Rewrite the lines from the one containing "Within this given" through the one containing "Answer: [115,328] → [204,345] → [409,198]", replacing "camera" with "viewer" and leaving everything else unchanged. Give only these updated lines.

┌─ Dataset extract

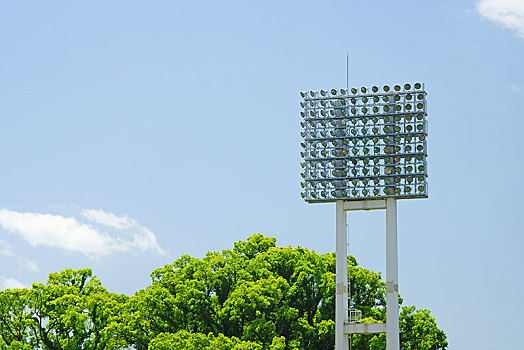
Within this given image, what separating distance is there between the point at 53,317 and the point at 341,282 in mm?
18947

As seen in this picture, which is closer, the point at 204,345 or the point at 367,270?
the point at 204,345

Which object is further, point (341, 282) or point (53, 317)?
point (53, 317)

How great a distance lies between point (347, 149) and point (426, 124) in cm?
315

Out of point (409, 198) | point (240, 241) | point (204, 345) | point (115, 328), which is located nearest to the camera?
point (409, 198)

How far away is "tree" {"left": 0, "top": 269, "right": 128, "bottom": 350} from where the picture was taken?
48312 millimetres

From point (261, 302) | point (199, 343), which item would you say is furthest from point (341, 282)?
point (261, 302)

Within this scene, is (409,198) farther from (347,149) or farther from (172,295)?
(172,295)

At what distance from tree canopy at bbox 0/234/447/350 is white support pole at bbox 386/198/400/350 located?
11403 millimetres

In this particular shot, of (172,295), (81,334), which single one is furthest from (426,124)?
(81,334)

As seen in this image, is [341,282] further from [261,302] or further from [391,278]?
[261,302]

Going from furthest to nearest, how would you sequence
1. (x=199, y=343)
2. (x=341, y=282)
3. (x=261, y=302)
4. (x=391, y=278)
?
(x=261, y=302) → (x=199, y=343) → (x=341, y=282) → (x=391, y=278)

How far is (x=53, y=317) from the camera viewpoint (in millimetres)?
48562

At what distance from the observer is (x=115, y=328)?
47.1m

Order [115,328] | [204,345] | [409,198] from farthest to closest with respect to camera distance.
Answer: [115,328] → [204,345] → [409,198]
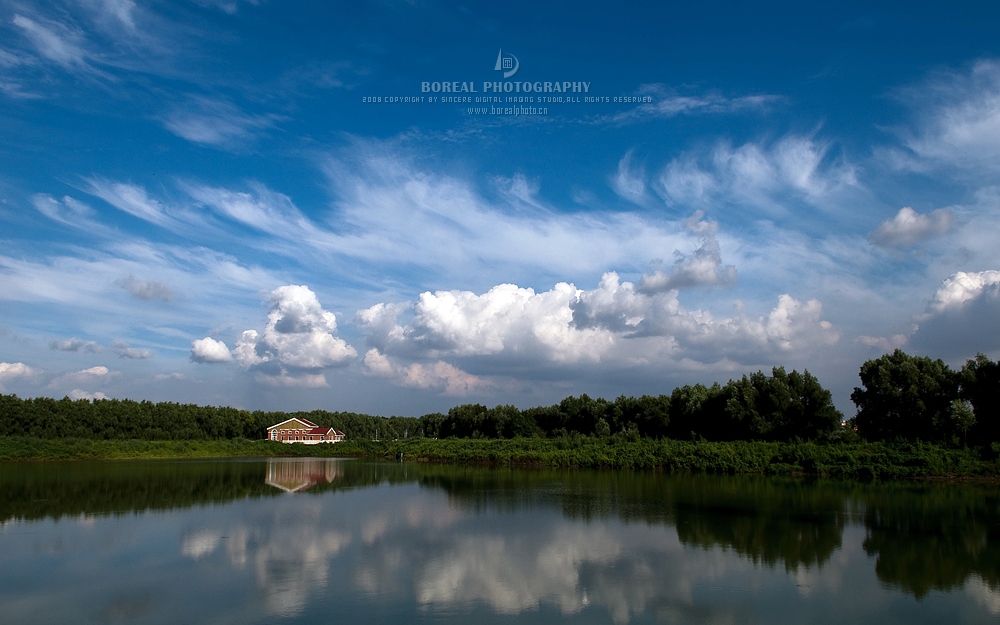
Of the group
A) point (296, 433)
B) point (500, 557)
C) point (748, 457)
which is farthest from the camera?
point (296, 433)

└─
┌─ Dataset extract

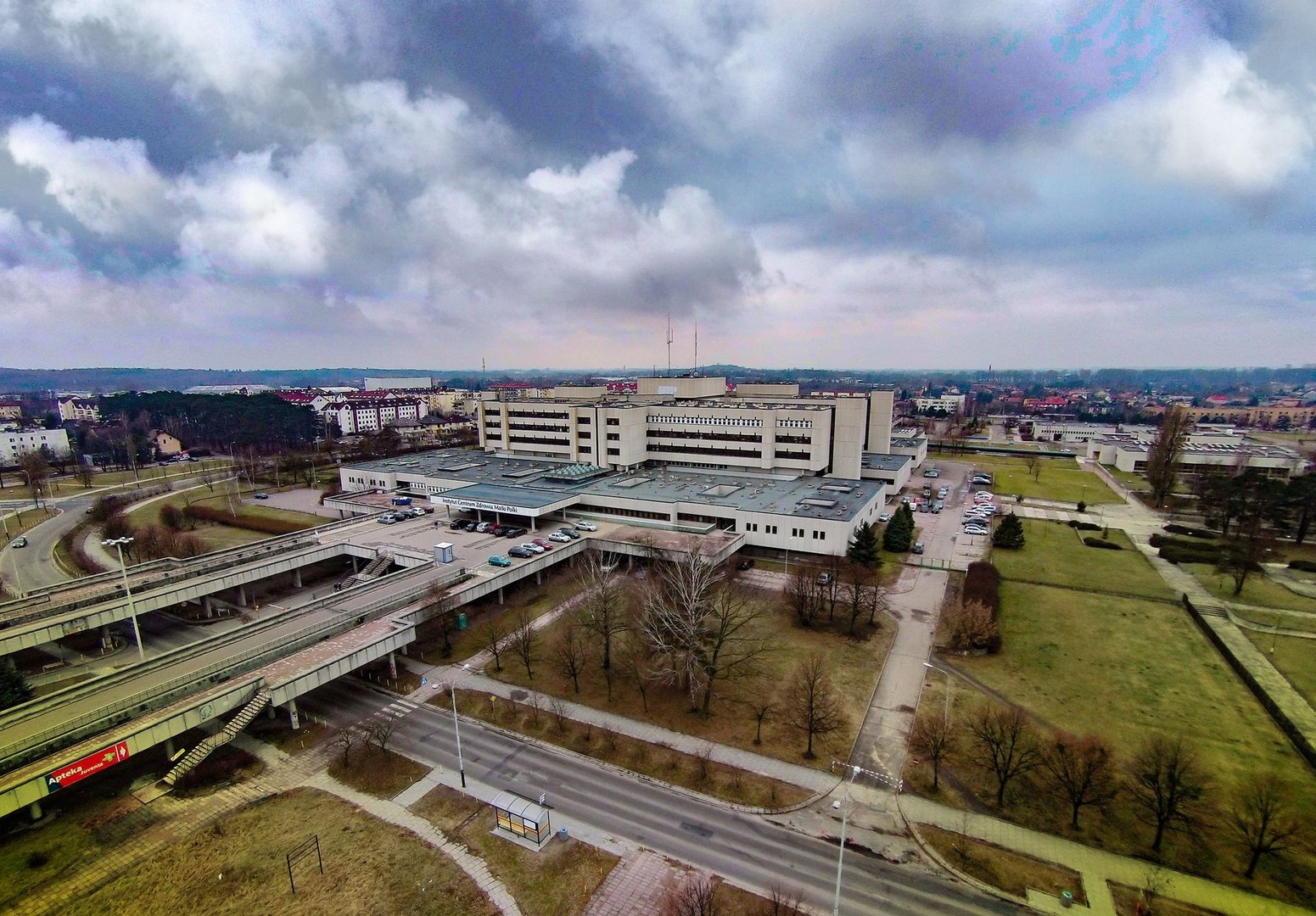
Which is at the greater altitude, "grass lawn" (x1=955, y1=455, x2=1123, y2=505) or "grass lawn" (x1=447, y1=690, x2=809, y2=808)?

└─
┌─ Dataset extract

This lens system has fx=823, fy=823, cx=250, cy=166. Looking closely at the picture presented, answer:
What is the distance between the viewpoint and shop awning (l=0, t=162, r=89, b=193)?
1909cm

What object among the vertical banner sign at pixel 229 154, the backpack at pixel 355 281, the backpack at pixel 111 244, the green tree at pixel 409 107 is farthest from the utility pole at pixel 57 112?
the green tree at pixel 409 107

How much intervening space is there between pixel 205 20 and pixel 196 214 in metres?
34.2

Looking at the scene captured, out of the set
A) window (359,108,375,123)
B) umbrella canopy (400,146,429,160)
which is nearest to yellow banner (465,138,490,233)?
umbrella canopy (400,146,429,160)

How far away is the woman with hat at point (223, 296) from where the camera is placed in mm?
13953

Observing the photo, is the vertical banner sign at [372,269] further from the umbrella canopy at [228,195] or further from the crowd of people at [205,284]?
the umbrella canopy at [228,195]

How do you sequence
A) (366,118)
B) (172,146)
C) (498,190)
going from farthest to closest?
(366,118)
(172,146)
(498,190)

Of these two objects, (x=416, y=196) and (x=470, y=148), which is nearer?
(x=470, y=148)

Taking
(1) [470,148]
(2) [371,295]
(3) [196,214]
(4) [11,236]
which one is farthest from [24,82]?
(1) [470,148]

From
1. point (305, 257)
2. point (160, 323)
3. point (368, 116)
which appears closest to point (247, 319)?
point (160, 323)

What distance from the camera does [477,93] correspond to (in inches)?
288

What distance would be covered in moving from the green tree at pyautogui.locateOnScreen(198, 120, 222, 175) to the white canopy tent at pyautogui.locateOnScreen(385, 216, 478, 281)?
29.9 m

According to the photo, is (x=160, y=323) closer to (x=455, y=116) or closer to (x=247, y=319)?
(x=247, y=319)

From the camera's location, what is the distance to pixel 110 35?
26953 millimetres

└─

### [Task output]
Within this given image, what separating distance is there between the point at 53,317 and the point at 341,282 in mm?
18947

As seen in this picture, which is closer, the point at 204,345 or the point at 367,270?
the point at 204,345

Which object is further, point (341, 282) or point (53, 317)?
point (53, 317)

How great a distance lies between point (347, 149) and point (426, 124) in cm?
315

Out of point (409, 198) | point (240, 241) | point (204, 345) | point (115, 328), which is located nearest to the viewer?
point (409, 198)

How far away is "tree" {"left": 0, "top": 269, "right": 128, "bottom": 350} from where the picture was taken?
48312 millimetres

From point (261, 302) | point (199, 343), which item would you say is furthest from point (341, 282)?
point (261, 302)

Within this scene, is (409,198) farther from (347,149) or farther from (172,295)?
(172,295)

At what distance from tree canopy at bbox 0/234/447/350 is white support pole at bbox 386/198/400/350 located?
11403 millimetres

In this particular shot, of (172,295), (81,334), which single one is furthest from (426,124)?
(81,334)

As seen in this image, is [341,282] further from [261,302] or further from [391,278]?
[261,302]

Going from furthest to nearest, how would you sequence
1. (x=199, y=343)
2. (x=341, y=282)
3. (x=261, y=302)
4. (x=391, y=278)
?
(x=261, y=302) → (x=199, y=343) → (x=341, y=282) → (x=391, y=278)

How far is (x=53, y=317) from the viewer viewpoint (in millimetres)?
48562

At what distance from the observer is (x=115, y=328)?
47.1m

Order [115,328] | [204,345] | [409,198] from farthest to closest with respect to viewer distance.
Answer: [115,328] → [204,345] → [409,198]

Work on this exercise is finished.